__Exercise aim__:
An exact transcription of the lines below, from the first through the one containing "scientific name: Alcelaphus buselaphus", is the only output wanted.

__Input data__:
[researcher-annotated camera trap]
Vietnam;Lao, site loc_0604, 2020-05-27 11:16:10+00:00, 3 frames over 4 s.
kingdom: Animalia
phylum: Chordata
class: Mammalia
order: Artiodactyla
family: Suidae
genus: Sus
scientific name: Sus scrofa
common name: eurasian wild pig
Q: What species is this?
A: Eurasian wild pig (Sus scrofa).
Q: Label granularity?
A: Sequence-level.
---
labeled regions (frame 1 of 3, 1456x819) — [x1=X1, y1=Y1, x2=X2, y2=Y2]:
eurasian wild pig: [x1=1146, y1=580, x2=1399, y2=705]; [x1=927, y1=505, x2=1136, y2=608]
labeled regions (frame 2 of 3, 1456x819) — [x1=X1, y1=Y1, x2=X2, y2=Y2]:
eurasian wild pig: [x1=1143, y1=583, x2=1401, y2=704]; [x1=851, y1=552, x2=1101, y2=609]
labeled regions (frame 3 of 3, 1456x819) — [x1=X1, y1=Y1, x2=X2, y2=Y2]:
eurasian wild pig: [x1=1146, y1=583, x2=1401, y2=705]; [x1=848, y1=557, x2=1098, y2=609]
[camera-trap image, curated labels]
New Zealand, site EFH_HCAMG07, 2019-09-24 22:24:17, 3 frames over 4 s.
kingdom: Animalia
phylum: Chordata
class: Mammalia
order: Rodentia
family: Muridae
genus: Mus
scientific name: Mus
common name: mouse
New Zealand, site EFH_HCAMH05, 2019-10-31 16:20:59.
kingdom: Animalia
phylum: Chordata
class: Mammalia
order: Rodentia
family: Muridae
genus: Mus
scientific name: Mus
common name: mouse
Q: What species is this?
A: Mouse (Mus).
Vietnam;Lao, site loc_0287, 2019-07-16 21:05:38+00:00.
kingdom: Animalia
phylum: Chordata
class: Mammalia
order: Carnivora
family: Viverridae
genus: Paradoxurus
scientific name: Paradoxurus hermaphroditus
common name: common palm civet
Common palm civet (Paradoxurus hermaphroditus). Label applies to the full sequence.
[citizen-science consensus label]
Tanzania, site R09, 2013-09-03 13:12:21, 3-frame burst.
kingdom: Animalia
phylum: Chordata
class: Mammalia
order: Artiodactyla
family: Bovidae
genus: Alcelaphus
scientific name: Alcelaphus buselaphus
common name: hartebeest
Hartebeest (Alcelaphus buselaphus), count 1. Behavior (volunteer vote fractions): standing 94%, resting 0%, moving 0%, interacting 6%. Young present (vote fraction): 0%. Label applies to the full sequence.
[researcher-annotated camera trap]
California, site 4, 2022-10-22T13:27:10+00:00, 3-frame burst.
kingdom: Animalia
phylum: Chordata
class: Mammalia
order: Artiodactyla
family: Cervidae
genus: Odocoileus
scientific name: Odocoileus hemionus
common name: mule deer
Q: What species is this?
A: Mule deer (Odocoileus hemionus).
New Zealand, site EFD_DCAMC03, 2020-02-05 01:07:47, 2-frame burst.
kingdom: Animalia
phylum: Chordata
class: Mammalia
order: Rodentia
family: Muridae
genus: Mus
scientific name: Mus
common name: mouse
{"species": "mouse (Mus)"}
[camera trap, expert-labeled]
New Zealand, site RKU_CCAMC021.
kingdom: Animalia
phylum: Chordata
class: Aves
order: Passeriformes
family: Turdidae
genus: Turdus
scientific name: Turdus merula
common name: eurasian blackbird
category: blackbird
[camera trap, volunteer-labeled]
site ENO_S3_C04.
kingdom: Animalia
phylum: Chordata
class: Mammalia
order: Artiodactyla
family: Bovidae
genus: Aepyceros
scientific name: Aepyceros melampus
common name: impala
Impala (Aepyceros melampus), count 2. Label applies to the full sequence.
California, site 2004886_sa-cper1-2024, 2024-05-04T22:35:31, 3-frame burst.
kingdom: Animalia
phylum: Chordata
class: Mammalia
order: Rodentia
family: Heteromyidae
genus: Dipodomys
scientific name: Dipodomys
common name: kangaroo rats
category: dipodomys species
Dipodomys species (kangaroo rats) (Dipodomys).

__Answer to the problem__:
[researcher-annotated camera trap]
Vietnam;Lao, site loc_0604, 2020-05-27 11:16:10+00:00, 3 frames over 4 s.
kingdom: Animalia
phylum: Chordata
class: Mammalia
order: Artiodactyla
family: Suidae
genus: Sus
scientific name: Sus scrofa
common name: eurasian wild pig
Q: What species is this?
A: Eurasian wild pig (Sus scrofa).
Q: Label granularity?
A: Sequence-level.
---
labeled regions (frame 1 of 3, 1456x819) — [x1=X1, y1=Y1, x2=X2, y2=Y2]:
eurasian wild pig: [x1=1146, y1=580, x2=1399, y2=705]; [x1=927, y1=505, x2=1136, y2=608]
labeled regions (frame 2 of 3, 1456x819) — [x1=X1, y1=Y1, x2=X2, y2=Y2]:
eurasian wild pig: [x1=1143, y1=583, x2=1401, y2=704]; [x1=851, y1=552, x2=1101, y2=609]
labeled regions (frame 3 of 3, 1456x819) — [x1=X1, y1=Y1, x2=X2, y2=Y2]:
eurasian wild pig: [x1=1146, y1=583, x2=1401, y2=705]; [x1=848, y1=557, x2=1098, y2=609]
[camera-trap image, curated labels]
New Zealand, site EFH_HCAMG07, 2019-09-24 22:24:17, 3 frames over 4 s.
kingdom: Animalia
phylum: Chordata
class: Mammalia
order: Rodentia
family: Muridae
genus: Mus
scientific name: Mus
common name: mouse
New Zealand, site EFH_HCAMH05, 2019-10-31 16:20:59.
kingdom: Animalia
phylum: Chordata
class: Mammalia
order: Rodentia
family: Muridae
genus: Mus
scientific name: Mus
common name: mouse
Q: What species is this?
A: Mouse (Mus).
Vietnam;Lao, site loc_0287, 2019-07-16 21:05:38+00:00.
kingdom: Animalia
phylum: Chordata
class: Mammalia
order: Carnivora
family: Viverridae
genus: Paradoxurus
scientific name: Paradoxurus hermaphroditus
common name: common palm civet
Common palm civet (Paradoxurus hermaphroditus). Label applies to the full sequence.
[citizen-science consensus label]
Tanzania, site R09, 2013-09-03 13:12:21, 3-frame burst.
kingdom: Animalia
phylum: Chordata
class: Mammalia
order: Artiodactyla
family: Bovidae
genus: Alcelaphus
scientific name: Alcelaphus buselaphus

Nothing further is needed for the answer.